Heavenly visions in earth colours

The Annunciation in St Botolph's church
The Annunciation in St Botolph’s church. Photograph: Rob Yarham

A dunnock is singing from the scaffolding on the bell tower of St Botolph’s, the small square Saxon church. I walk inside, out of the wind and rain, and open the heavy inner door.

Automated lights illuminate the walls, which glow with faded red and brown paintings. The walls are covered with figures – some very faint, some clear, part-Saxon, part-Norman in style – like a large, faded Bayeux tapestry. The closer you look, the more the figures come to life. Saint George rides in gallantly on horseback, levelling his lance. Adam and Eve are tempted by a wyvern serpent. An ox and an ass watch over a child in a cradle.

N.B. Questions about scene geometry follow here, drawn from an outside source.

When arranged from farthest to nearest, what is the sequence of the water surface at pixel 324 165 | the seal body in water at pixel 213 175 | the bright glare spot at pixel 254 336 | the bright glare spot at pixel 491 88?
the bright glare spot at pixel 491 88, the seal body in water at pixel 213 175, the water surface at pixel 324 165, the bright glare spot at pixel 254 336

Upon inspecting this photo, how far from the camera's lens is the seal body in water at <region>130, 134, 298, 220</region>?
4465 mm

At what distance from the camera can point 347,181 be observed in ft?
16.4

The fresco cycles were probably made in about 1120, 70 years after the church was built. Similar paintings, presumably by the same artists – known as the Lewes Group after their Lewes Cluniac priory origin or patronage – can be found in other churches in Sussex, but these are the most complete.

St Botolph’s.
St Botolph’s. Photograph: Rob Yarham

Simon Watson, the church warden, explains: “We think it probably took about six months to do the paintings. The artists had with them similia – collections of pictures related to worship and sainthood – and they would then choose what to put on the walls.

“There’s a lot of red and yellow ochre, which would have been the cheap and cheerful paints, because there wouldn’t have been a lot of money for anything more glamorous.” The blue colour, possibly ground from malachite, was expensive and used sparingly for treasured details.

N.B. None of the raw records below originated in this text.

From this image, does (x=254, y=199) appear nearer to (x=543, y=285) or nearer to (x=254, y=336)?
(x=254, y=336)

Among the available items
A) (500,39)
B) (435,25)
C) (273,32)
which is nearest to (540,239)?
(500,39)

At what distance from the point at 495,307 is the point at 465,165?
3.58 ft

Perhaps the best preserved is the Annunciation – Gabriel greets Mary as a white dove descends towards her. “I do like that one,” agrees Simon. “It’s got a lovely sort of boldness of design, and there are these gorgeous blue halos, which, because there’s so little other colour, stand out more strongly.”

Back outside, I walk around the side of the freshly white-washed church to the fence that looks across the valley to the South Downs. Clouds are racing across the sky. The calls of Canada and greylag geese and wigeon rise from the flooded fields by the river Arun below.